# [What is asked]
Please answer from the Luton Henge article: what did Bird Rave call their bird-inspired dance moves?
--- Start of Document text ---
Luton Henge Festival last month (29 July 2025) marked the opening of Luton Henge, a landscaped space marked by a circle of eight chalk stones that will serve as an outdoor venue for social and cultural events. The festival included music and dance, with Laura Misch playing her saxophone in the sunset. While I was there Bird Rave were doing their thing, dancing in feathered headdresses to classic rave tunes like 'Voodoo Ray' in bird inspired moves that they call 'dancefloor ornithology'. Anyway it was great fun.
Capoeira display |
The location by Marsh House at the Leagrave end of town is significant, located as it is near to the source of the River Lea and the ancient earthwork of Waulud's Bank. It is also a place linked to Luton's subcultural history. The green barn just about still stands where Crass, Poison Girls and Luton punk band UK Decay played in 1979, and where people also put on jazz funk dances in that period (as recalled by Fahim Qureshi, see below).
I missed Crass, but it was here around the same time that I saw my first punk gig. From 1977 to at least 1984 there was an annual late summer one day Marsh House Festival. 16 year old me cycled over in 1979 and saw UK Decay and Pneu Mania, as well as 'Stevie's band', a scratch band made up of members of both bands who did a version of YMCA. Also on the bill were local rock band Toad the Wet Sprocket, Arcadaz (jazz band), and acoustic singers Clive Pig and Heinrich Steiner.
--- End of Document text ---
--- Start of Provided information ---
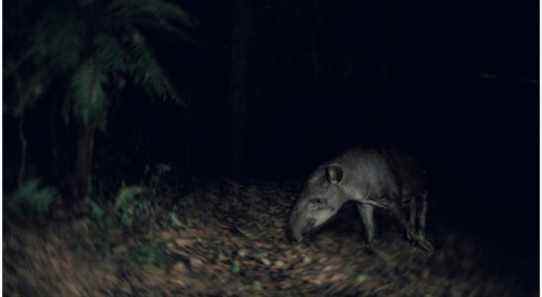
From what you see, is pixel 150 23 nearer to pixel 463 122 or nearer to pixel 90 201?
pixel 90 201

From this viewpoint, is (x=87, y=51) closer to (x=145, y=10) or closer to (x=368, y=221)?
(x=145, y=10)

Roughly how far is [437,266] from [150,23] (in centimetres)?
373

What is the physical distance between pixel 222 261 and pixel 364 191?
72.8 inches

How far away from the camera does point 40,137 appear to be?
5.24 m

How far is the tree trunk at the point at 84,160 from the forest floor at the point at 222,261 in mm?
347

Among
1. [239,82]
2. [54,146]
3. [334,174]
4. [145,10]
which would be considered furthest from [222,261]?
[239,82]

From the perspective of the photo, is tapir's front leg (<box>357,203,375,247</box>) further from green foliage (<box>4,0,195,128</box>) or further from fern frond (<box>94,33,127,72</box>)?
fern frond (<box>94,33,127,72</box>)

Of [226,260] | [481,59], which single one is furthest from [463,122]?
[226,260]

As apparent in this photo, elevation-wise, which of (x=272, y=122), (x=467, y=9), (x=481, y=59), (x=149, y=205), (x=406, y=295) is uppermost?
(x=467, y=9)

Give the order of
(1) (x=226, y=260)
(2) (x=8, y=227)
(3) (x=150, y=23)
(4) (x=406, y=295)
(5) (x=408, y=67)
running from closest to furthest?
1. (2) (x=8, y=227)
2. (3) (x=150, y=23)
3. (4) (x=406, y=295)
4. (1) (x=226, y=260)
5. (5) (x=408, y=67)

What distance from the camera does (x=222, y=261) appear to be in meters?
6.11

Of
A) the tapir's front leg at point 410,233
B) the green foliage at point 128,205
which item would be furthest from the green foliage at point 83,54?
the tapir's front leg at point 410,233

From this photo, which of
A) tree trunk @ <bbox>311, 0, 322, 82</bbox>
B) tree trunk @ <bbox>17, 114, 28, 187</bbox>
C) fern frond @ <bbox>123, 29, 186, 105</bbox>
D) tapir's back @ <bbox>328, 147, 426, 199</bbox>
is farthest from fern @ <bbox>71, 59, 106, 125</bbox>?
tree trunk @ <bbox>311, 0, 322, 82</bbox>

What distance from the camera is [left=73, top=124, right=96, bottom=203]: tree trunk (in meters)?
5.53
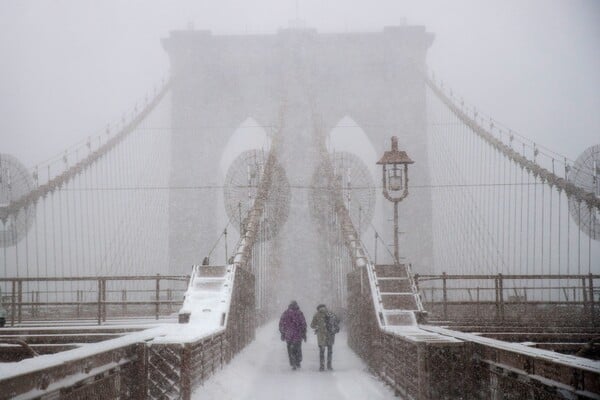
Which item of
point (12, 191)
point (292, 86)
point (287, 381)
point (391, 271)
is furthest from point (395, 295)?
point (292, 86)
--- End of Provided information ---
--- Start of Provided information ---
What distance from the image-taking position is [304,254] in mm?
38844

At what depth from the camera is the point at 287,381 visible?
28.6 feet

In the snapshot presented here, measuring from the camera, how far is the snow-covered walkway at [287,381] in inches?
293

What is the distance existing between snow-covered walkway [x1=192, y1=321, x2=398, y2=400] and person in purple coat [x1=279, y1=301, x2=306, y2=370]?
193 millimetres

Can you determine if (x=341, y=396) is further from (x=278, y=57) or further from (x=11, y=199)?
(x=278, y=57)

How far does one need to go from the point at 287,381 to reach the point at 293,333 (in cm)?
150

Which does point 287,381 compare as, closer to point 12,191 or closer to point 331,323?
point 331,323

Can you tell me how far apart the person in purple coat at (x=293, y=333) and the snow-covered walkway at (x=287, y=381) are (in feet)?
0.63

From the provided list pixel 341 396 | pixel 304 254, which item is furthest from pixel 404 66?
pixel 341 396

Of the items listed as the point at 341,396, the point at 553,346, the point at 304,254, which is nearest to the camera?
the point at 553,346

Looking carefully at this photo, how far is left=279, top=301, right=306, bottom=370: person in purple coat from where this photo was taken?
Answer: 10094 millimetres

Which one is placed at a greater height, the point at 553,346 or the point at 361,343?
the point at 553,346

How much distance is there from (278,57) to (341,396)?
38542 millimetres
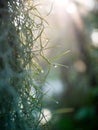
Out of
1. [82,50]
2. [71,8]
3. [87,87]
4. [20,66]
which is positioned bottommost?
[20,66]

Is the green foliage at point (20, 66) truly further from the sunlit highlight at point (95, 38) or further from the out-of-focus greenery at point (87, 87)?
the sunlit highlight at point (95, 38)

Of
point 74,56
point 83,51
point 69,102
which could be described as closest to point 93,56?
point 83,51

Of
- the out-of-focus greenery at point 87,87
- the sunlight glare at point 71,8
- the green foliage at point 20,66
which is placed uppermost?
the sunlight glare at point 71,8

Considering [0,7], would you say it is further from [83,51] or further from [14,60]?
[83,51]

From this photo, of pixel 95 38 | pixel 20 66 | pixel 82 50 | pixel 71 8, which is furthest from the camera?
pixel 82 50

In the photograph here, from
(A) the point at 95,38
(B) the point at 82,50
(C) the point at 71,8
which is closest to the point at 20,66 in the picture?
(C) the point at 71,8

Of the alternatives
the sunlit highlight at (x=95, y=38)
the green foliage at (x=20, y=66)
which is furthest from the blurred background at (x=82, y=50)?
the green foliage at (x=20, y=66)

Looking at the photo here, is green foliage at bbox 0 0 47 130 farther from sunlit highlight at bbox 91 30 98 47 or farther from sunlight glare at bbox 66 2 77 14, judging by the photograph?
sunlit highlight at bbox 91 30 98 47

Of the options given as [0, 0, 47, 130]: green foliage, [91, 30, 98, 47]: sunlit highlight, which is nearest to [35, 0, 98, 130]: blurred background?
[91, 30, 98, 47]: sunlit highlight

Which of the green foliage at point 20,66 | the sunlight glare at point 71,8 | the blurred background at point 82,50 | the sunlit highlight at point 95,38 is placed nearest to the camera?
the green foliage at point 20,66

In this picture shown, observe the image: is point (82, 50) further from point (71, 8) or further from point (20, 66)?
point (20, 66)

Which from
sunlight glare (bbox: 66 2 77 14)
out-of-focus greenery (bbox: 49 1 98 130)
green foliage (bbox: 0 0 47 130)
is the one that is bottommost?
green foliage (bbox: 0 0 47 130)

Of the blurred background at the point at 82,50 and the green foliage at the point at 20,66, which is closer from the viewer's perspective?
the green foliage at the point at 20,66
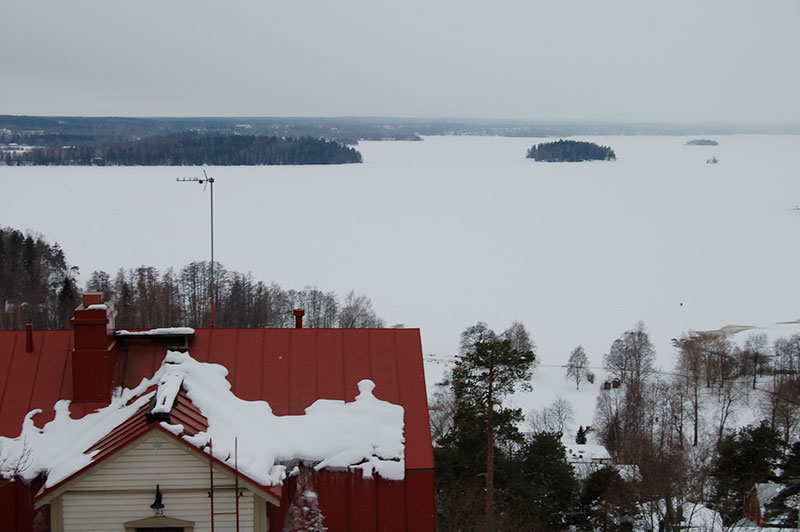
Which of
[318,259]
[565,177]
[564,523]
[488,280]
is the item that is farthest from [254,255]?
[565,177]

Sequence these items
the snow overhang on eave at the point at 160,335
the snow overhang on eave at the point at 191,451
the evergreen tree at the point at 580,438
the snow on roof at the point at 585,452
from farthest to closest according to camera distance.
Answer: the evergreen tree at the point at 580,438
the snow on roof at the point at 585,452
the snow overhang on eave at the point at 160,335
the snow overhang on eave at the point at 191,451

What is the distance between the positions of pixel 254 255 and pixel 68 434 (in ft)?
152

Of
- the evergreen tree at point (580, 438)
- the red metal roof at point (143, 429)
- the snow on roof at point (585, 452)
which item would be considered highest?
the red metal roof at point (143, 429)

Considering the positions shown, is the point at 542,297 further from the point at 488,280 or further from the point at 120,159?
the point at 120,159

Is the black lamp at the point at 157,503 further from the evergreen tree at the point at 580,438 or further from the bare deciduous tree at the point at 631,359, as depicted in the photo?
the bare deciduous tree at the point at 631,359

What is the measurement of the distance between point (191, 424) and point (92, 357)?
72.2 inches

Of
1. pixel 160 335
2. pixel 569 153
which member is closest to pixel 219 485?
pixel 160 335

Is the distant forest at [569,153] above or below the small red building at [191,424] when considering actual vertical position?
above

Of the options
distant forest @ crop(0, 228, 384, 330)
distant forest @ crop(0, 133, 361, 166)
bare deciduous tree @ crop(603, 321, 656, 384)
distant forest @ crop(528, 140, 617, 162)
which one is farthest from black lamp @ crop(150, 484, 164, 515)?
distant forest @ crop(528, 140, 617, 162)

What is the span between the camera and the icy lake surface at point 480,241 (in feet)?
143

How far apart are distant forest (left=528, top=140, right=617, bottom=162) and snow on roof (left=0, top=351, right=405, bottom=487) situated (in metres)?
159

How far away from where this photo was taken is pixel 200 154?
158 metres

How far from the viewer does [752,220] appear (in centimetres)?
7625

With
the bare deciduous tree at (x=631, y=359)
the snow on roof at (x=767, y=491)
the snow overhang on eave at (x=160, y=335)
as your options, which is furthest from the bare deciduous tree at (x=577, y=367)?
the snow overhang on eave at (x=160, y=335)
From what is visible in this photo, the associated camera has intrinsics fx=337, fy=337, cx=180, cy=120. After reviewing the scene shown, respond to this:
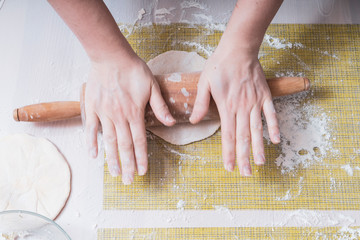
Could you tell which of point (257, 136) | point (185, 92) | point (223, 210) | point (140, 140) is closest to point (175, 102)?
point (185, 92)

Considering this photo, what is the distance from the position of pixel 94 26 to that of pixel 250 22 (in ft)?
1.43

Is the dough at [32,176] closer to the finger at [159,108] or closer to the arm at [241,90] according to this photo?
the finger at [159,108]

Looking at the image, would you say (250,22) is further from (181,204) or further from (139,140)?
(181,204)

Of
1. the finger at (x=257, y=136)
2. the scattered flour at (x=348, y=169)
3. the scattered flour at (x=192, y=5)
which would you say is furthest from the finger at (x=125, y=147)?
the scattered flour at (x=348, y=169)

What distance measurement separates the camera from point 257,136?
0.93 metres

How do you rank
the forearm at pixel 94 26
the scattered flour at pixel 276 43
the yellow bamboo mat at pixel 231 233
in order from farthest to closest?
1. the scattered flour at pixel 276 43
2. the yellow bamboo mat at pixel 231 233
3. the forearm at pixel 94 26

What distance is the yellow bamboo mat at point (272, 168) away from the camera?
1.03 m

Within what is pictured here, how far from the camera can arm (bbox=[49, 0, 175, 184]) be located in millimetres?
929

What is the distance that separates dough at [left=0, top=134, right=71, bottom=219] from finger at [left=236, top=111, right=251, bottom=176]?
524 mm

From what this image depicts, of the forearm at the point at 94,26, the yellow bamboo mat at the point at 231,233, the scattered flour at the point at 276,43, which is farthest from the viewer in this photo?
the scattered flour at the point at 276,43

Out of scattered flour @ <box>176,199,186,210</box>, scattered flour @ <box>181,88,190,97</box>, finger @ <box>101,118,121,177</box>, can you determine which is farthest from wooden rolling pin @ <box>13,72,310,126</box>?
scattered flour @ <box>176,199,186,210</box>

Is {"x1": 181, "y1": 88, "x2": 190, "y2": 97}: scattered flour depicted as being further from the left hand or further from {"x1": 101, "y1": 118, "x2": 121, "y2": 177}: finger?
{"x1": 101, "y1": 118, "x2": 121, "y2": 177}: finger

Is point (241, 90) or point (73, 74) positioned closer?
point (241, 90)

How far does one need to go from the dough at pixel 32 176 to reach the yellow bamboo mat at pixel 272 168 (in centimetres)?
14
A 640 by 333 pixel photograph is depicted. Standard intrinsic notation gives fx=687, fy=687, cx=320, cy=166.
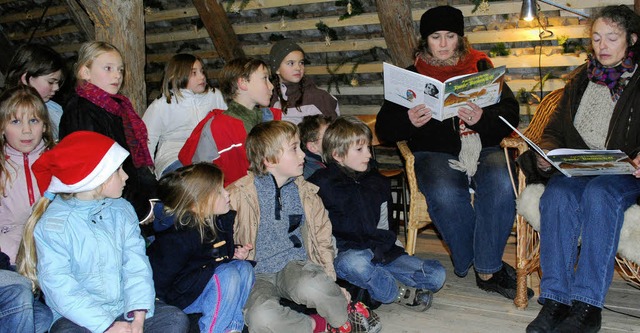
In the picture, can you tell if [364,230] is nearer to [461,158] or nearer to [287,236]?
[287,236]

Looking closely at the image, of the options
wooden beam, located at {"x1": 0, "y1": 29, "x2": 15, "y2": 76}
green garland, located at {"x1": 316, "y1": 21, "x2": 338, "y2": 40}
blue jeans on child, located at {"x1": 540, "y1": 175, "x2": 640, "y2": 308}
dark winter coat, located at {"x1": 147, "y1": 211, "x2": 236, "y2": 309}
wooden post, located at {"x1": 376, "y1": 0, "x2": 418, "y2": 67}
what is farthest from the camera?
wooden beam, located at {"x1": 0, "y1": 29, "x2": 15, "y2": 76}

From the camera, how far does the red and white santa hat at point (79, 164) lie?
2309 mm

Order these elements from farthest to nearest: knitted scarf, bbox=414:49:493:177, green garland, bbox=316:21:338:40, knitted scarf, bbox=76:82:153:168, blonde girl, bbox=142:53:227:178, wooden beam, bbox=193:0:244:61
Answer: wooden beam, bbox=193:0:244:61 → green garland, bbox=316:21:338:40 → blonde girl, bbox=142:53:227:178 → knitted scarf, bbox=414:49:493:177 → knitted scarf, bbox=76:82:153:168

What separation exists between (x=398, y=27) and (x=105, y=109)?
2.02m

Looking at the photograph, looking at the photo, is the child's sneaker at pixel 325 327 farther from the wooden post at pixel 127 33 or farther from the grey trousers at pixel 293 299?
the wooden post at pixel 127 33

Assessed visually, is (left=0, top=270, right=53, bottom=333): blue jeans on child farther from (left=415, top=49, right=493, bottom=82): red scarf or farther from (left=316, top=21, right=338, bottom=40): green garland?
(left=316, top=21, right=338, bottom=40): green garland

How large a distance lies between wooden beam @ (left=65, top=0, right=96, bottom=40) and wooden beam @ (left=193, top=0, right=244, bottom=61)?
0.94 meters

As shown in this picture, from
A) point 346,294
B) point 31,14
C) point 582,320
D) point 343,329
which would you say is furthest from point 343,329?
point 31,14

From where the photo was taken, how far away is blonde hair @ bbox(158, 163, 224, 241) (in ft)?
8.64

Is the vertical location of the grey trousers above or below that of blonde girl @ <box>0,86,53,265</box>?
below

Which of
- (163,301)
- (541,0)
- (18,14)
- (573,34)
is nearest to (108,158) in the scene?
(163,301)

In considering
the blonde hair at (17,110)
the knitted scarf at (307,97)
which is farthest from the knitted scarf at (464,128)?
--- End of Provided information ---
# [Written answer]
Dancefloor ornithology.